Stored data:
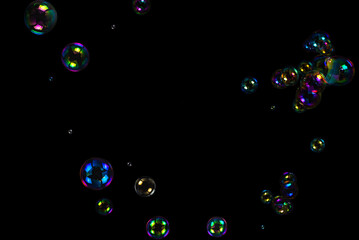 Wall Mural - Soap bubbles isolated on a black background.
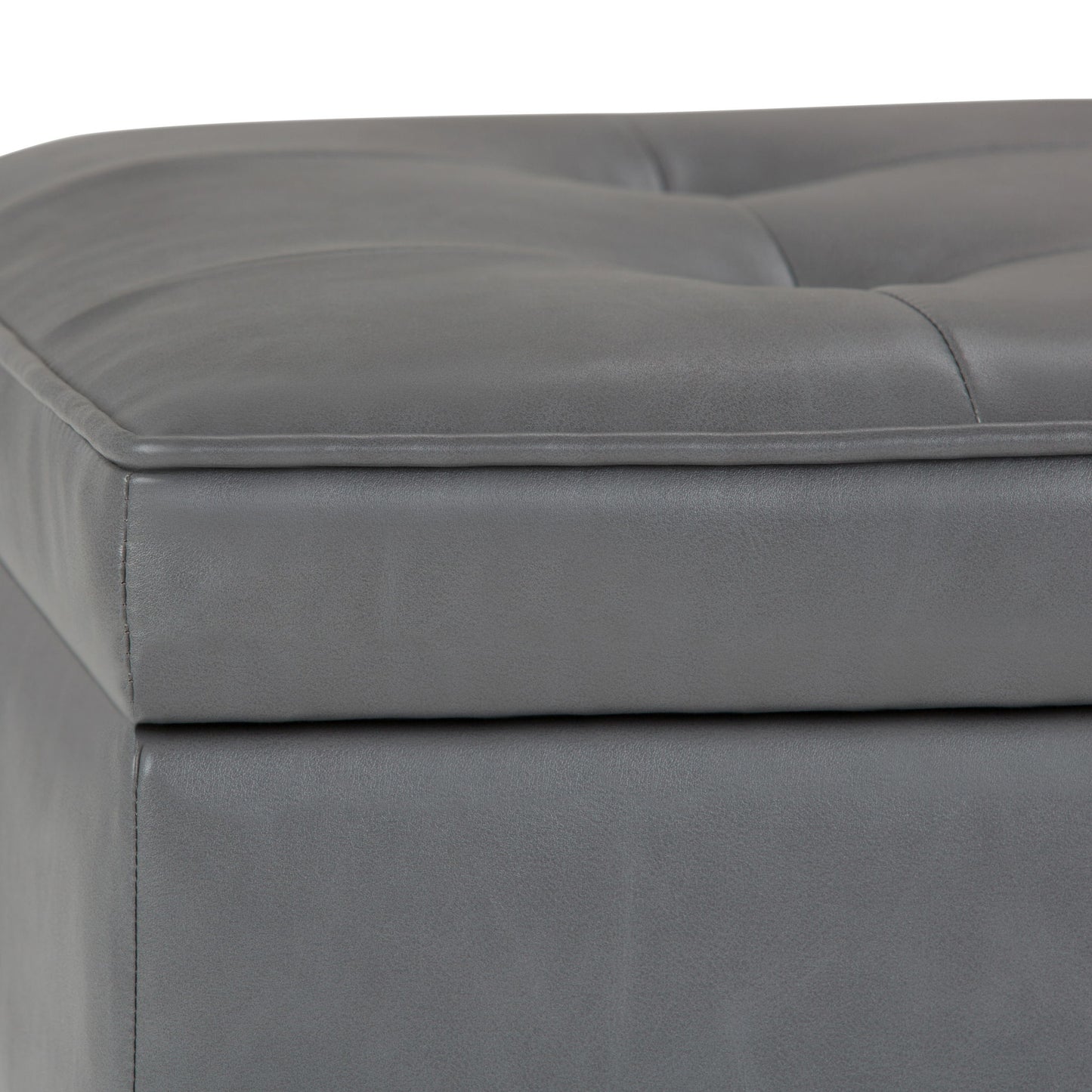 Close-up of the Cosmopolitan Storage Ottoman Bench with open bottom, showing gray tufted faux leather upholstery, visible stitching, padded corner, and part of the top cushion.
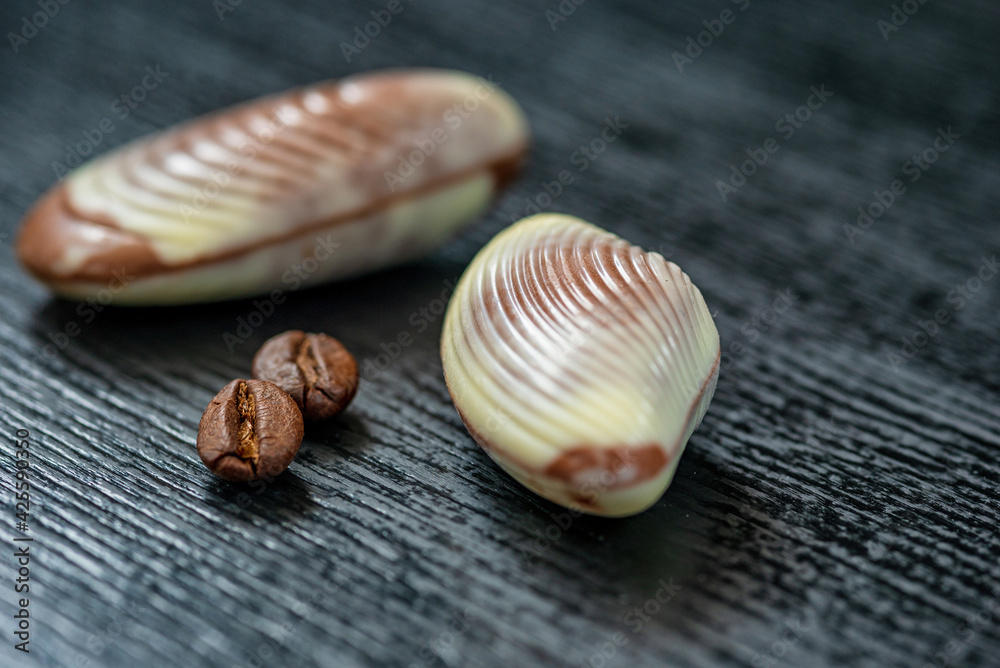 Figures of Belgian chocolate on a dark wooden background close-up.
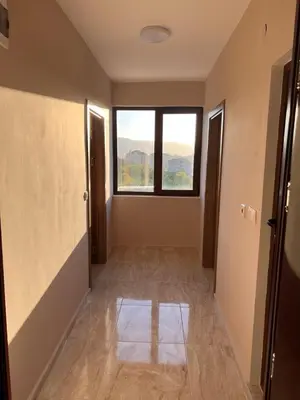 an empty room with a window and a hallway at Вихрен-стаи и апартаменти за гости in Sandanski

What is expected: Apart from the pictures, the whole listing should be reproduced exactly.

Output below:
 Wall Mural - Soap bubbles isolated on a black background.
 Close-up of the Cosmopolitan Storage Ottoman Bench with open bottom, showing gray tufted faux leather upholstery, visible stitching, padded corner, and part of the top cushion.
 Figures of Belgian chocolate on a dark wooden background close-up.
 an empty room with a window and a hallway at Вихрен-стаи и апартаменти за гости in Sandanski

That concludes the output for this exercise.